Can you repeat the stretch of the Plug-in 2008 Conference piece from "As I wandered" through "over flashy videos.", switching "cars" to "vehicles" each time it appears?

═════ SUPPLIED TEXT ═════

As I wandered the Plug-in 2008 Conference this week in downtown San Jose, California, I had an un-original but startling thought: Is Silicon Valley the new Detroit?
For a trade show and conference that is essentially about cars, this one looked nothing like any car show I've ever seen. In fact it looked like a typical computer trade show. The place was swarming with smart, well-dressed 20-somethings and gray hairs were few. Only a handful of cars were on display in the exhibit hall. And the sessions were decidedly technical, preferring performance curve charts and hard data over flashy videos.
These attendees weren't interested in body styling or macho demonstrations of horsepower. They had an entirely different set of things on their minds, like peak oil, climate change, and the uncertain future of transportation.
From the presentations I saw, one thing was clear: These young technologists aren't waiting for the Big Three to lead us into a new era of personal transportation. They're unafraid to admit that we have some serious problems, and they know that we have very little time to accomplish an unprecedented technological revolution. They aren't beholden to the gas-burning technologies of the past. And they're accustomed to working at light-speed, compared to the glacial speed of innovation that characterizes the lumbering old automakers.

═════ EXERCISE DATA ═════

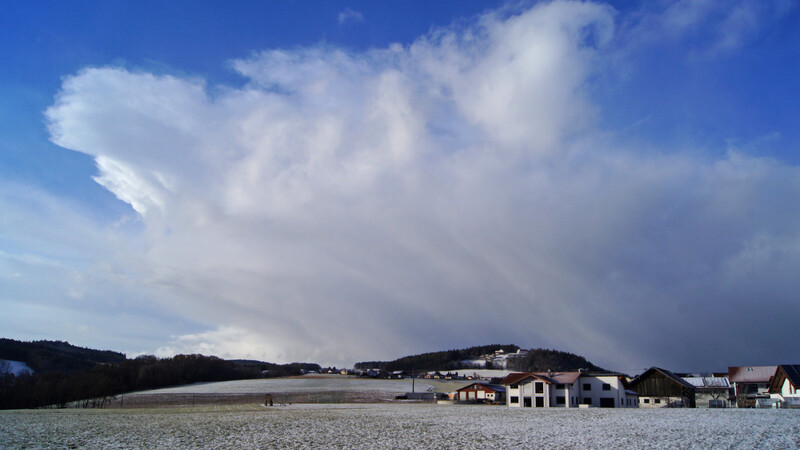 Abziehender Schneeschauer in Eggerszell am späten Nachmittag des 11. März. Der Schneeschauer brachte den Winter mit bis zu Zentimeter Neuschnee vorübergehend nach Eggerszell zurück.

═════

# WRITTEN SOLUTION
As I wandered the Plug-in 2008 Conference this week in downtown San Jose, California, I had an un-original but startling thought: Is Silicon Valley the new Detroit?
For a trade show and conference that is essentially about vehicles, this one looked nothing like any car show I've ever seen. In fact it looked like a typical computer trade show. The place was swarming with smart, well-dressed 20-somethings and gray hairs were few. Only a handful of vehicles were on display in the exhibit hall. And the sessions were decidedly technical, preferring performance curve charts and hard data over flashy videos.